I’ve been watching Mad Men lately and I can’t help but think; the characters in Mad Men, they’re living in a world where people have done just that. The young generation in the 60s felt constrained by society. So instead they freed themselves and stopped doing what society expected of them. Women worked, people got divorced, they tried to abolish the traditional class, race, and gender structure society had already set up. In general, they just blew things up. Looking at the world from Don Draper or Roger Sterling’s point of view, the 60’s was a social apocalypse. They aren’t romanticizing it. They’re too busy living it. Whereas before people made do with the boxes they had been put in, now when they were not satisfied they voiced it. Instead of leading lives of quiet desperation, people were breaking boxes.
As millennials, we grew up with the aftermath of those broken boxes. We’re the first generation who, when we are unhappy, are not told to keep a stiff upper lip. Instead, we’re told to do what we want, to just be ourselves, to be successful, and be happy. Except, there are still pressures. All of the old structures from the 60s left their remains…you are still supposed to want to make a lot of money, have a family, give your kids an even better life than what you had. Except, now you are expected to do all that and be happy. Not just have a good job, but have a good job that you love. Not just have a spouse, but have a spouse that you love, respect as a person, can talk to, and have amazing sex with. You are expected to take the box, paint it your own colors, make it a little bit your own, and then be happy and satisfied when you step inside. And if you aren’t careful, happiness itself becomes one of the pressures you face. The idea of having to be happy starts to constrain you.

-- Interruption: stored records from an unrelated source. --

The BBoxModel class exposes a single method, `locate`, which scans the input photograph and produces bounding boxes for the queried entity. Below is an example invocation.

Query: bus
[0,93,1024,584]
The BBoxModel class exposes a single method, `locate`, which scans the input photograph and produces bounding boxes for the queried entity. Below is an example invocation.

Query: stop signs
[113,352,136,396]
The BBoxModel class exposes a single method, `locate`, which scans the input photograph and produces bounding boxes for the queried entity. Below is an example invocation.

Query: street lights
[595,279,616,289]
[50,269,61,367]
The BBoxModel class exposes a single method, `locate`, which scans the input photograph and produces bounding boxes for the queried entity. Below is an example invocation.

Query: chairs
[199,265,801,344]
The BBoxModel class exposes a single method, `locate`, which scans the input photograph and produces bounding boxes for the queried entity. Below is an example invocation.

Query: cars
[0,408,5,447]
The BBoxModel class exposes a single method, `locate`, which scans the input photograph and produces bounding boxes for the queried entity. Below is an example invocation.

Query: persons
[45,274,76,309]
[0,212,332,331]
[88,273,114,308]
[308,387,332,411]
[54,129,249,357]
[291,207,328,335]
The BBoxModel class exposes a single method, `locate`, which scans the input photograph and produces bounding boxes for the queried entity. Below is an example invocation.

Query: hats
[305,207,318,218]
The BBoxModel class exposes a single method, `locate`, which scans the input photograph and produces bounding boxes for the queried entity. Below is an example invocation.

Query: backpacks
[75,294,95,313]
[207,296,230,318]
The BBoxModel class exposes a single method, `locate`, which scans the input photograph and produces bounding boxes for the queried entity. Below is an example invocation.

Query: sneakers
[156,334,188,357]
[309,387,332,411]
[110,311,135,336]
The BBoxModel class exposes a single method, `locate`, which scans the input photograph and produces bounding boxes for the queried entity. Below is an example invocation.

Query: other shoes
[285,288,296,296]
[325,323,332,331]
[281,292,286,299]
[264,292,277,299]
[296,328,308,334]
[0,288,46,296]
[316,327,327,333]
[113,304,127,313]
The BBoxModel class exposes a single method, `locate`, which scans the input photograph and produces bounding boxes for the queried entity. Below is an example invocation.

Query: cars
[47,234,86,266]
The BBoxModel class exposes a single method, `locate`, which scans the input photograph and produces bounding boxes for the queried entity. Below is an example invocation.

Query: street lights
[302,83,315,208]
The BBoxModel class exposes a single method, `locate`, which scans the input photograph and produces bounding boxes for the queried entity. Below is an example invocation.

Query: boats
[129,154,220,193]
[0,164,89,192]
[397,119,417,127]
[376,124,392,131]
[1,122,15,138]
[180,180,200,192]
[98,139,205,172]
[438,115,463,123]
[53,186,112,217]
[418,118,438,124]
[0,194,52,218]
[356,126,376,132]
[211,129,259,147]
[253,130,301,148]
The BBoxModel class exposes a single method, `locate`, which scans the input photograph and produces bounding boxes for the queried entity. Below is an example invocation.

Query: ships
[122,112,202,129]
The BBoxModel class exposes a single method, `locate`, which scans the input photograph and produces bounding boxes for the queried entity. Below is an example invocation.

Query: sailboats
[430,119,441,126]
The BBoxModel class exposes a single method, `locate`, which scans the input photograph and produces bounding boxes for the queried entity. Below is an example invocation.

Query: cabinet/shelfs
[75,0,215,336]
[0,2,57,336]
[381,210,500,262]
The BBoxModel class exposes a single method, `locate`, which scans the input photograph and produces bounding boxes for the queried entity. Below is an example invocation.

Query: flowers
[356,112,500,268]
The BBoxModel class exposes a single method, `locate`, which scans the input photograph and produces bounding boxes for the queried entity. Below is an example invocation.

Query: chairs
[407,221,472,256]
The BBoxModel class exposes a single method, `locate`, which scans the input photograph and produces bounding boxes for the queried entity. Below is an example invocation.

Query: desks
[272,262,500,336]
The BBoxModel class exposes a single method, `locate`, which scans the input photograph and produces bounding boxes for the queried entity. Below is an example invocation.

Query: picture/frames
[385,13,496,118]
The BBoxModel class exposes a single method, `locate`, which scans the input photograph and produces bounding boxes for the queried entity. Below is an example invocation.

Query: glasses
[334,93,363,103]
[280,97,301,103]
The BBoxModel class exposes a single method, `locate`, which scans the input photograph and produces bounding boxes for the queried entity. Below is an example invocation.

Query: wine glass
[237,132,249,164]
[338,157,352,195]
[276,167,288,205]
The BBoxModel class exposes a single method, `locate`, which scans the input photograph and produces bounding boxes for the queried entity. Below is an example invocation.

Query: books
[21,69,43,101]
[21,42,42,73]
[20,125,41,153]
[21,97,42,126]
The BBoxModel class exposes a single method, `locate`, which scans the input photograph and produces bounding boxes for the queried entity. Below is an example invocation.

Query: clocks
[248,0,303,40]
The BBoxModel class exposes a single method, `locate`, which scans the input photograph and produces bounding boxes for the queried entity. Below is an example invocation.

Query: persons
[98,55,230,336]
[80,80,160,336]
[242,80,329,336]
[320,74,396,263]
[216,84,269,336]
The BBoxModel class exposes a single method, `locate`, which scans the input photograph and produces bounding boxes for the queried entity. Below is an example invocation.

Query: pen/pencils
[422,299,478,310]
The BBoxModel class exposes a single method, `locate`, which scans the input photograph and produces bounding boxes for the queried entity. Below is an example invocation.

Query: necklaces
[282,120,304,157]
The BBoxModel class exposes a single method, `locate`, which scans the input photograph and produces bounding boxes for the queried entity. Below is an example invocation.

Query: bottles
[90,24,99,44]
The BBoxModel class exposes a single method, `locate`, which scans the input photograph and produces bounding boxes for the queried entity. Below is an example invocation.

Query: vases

We romanticize the apocalypse, because the apocalypse is freedom from all of it. There’s no families, no jobs, nothing like that. But at the same time, things are legitimately awful. We’re the Walking Dead. We aren’t expected to be happy anymore, we’re expected to survive. You and your husband are suddenly working together to forage for food, instead of arguing over whether it was passive aggressive when he asked you to put away the groceries. Things are simple.
In that simple world, we get to rebuild things. We don’t have to even feel guilty about all the stuff we’re breaking and leaving behind. Last night’s episode of Mad Men was all about the decline of the American family. Peggy tries to create a campaign around a fast food joint by appealing to the great American family. But in the end, she goes with a campaign about how “here, there is always food, and everyone is family.” There isn’t a single traditional family or traditional marriage in the whole episode. The final scene shows three of the characters, all with broken families, all largely alone, sitting down and enjoying a fast food dinner together. And honestly? It’s really sad. But with an apocalypse, there is no decline. There is no sitting and having to watch someone go from a family man to eating alone 5 nights a week. Instead, the American family is just over. In a post apocalyptic world, the boxes explode and all of the parts are thrown away. It’s the difference between a fast quick death, and a slow painful one. And we all know which one we prefer.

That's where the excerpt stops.